The Medicines and Healthcare products Regulatory Agency (MHRA), United Kingdom posted a medical device safety alert concerning Fortify ST Implantable cardioverter defibrillator (ICD) models [CD1235-40, CD1235-40Q, CD2235-40 and CD2235-40Q], manufactured by St Jude Medical.

The Merlin PCS Programmer software Model 3330 versions 14.2.2, 16.2.1 and 17.2.1.1 provide new features for St.
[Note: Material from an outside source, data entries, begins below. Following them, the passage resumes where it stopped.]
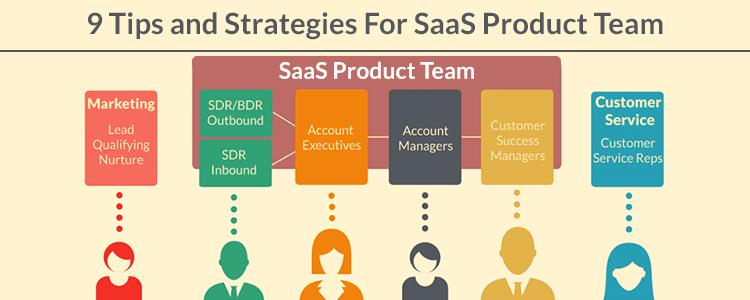 SaaS Product Team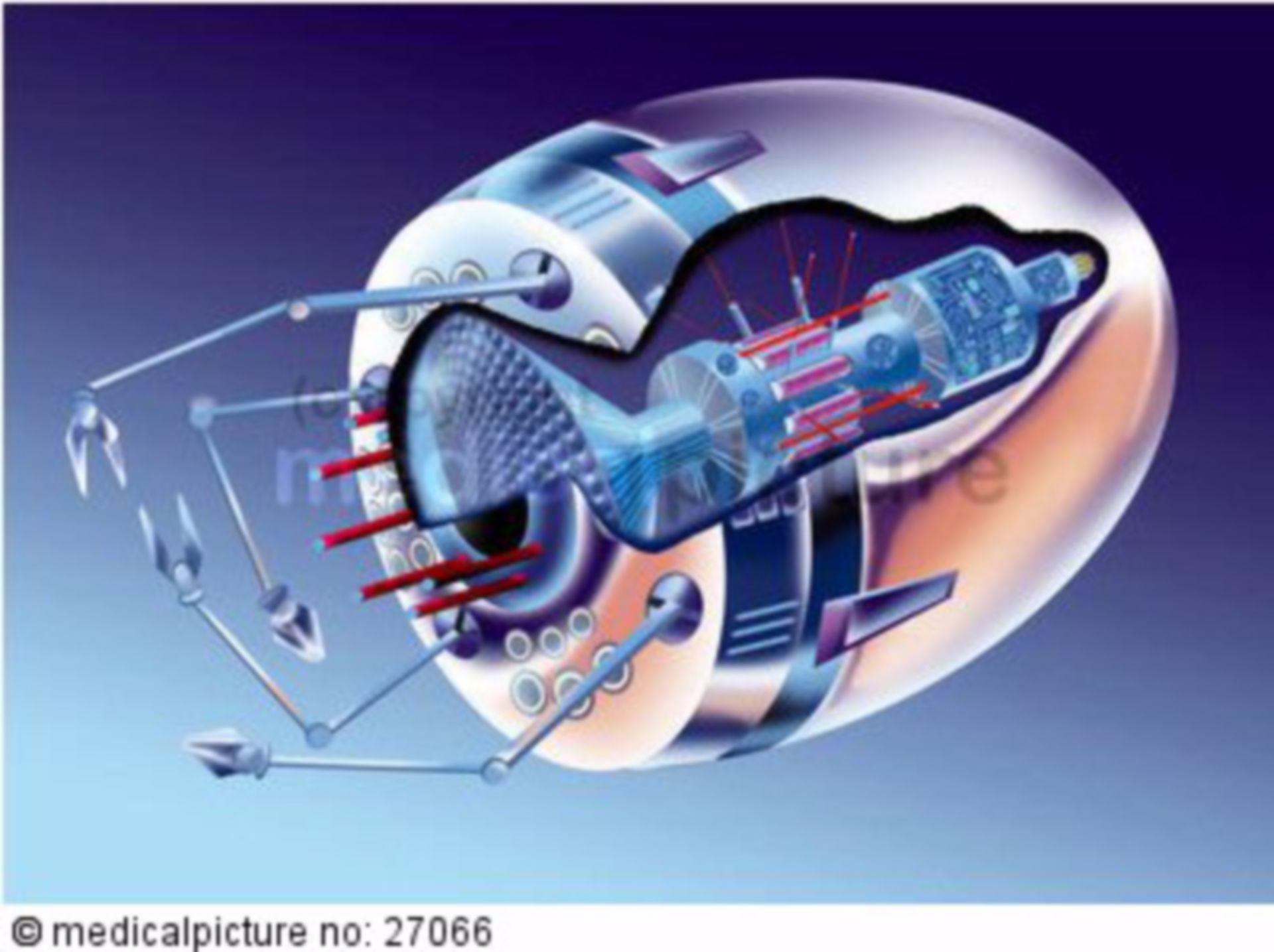 Aufbau und Funktion eines Nanobots
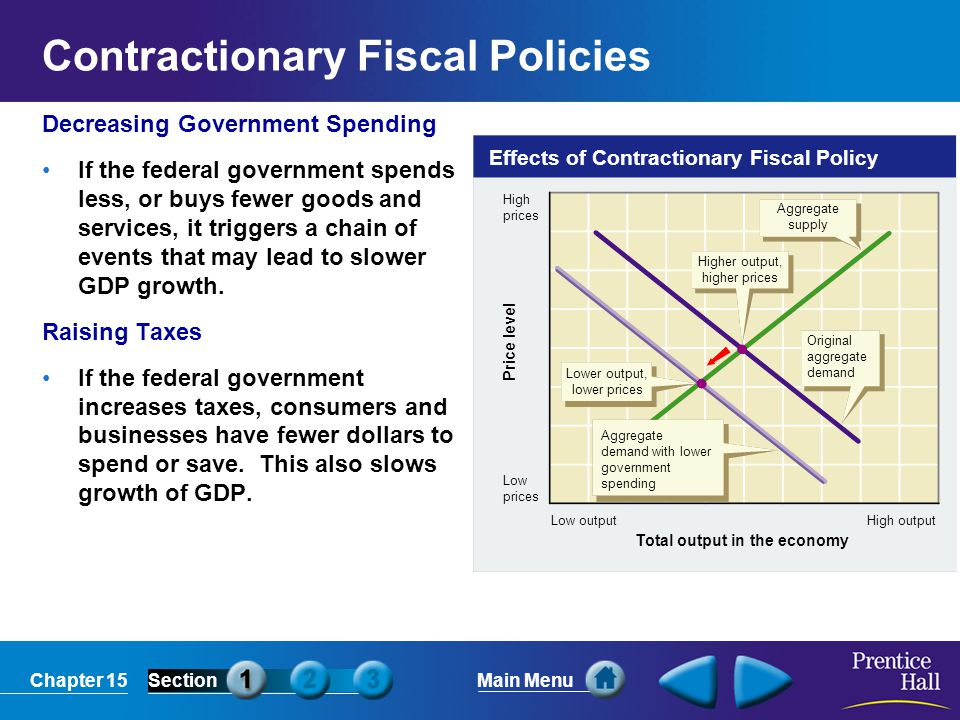 Contractionary Fiscal Policies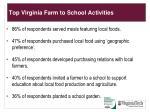 top virginia farm to school activities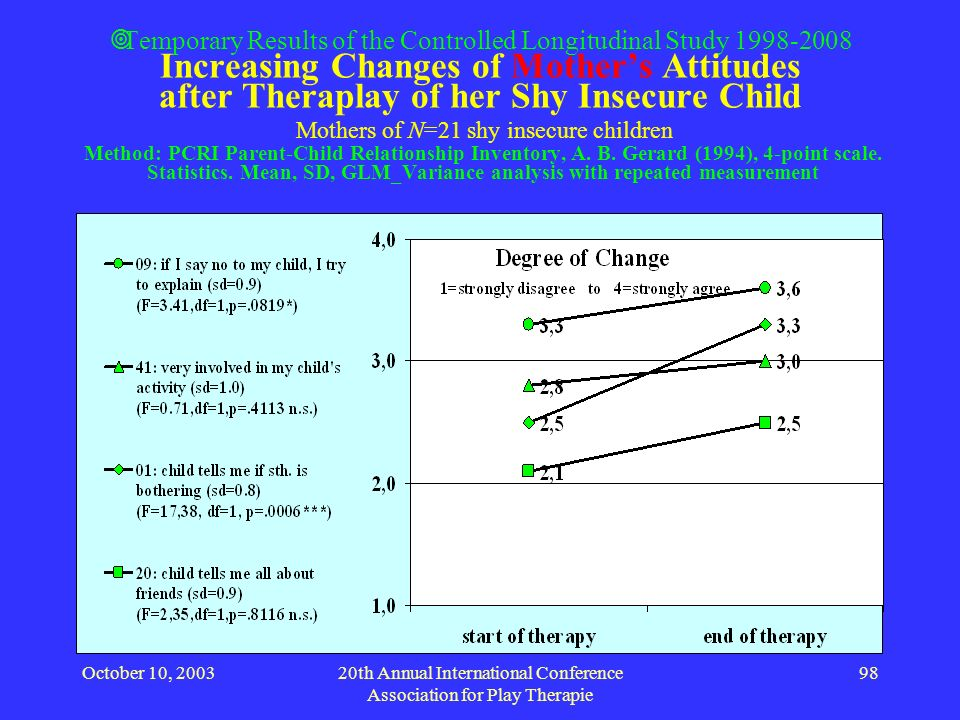 October 10, 200320th Annual International Conference Association for Play Therapie 98 Temporary Results of the Controlled Longitudinal Study 1998-2008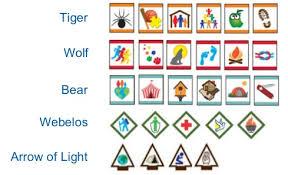 webelos arrow of light requirements 2017 new cub scout porgram pack 401 creedmoor nc
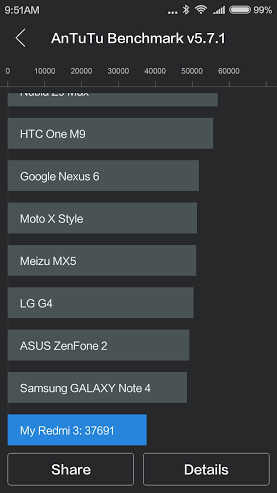 Xiaomi Redmi 3: Benchmark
Jude Medical pacemakers, ICDs and CRT-Ds, including an option to enhance the ST diagnostic features in St. Jude Medical Fortify ST ICD models CD1235-40, CD1235-40Q, CD2235-40 and CD2235-40Q via a device software upgrade. During a device software upgrade, implanted devices are temporarily placed into the back-up pacing (BVVI) and back-up defibrillation only (BDFO) mode. The back-up mode parameter settings will be in effect for the two minute upgrade process. Once the upgrade successfully completes, the device will revert to the previously programmed parameter settings. The safety alert is being provided to ensure that the operation of these devices during backup operation is clearly understood. Depending on the individual patient, this temporary change in parameter values could make the device susceptible to over-sensing and potentially deliver high voltage therapy during the upgrade procedure.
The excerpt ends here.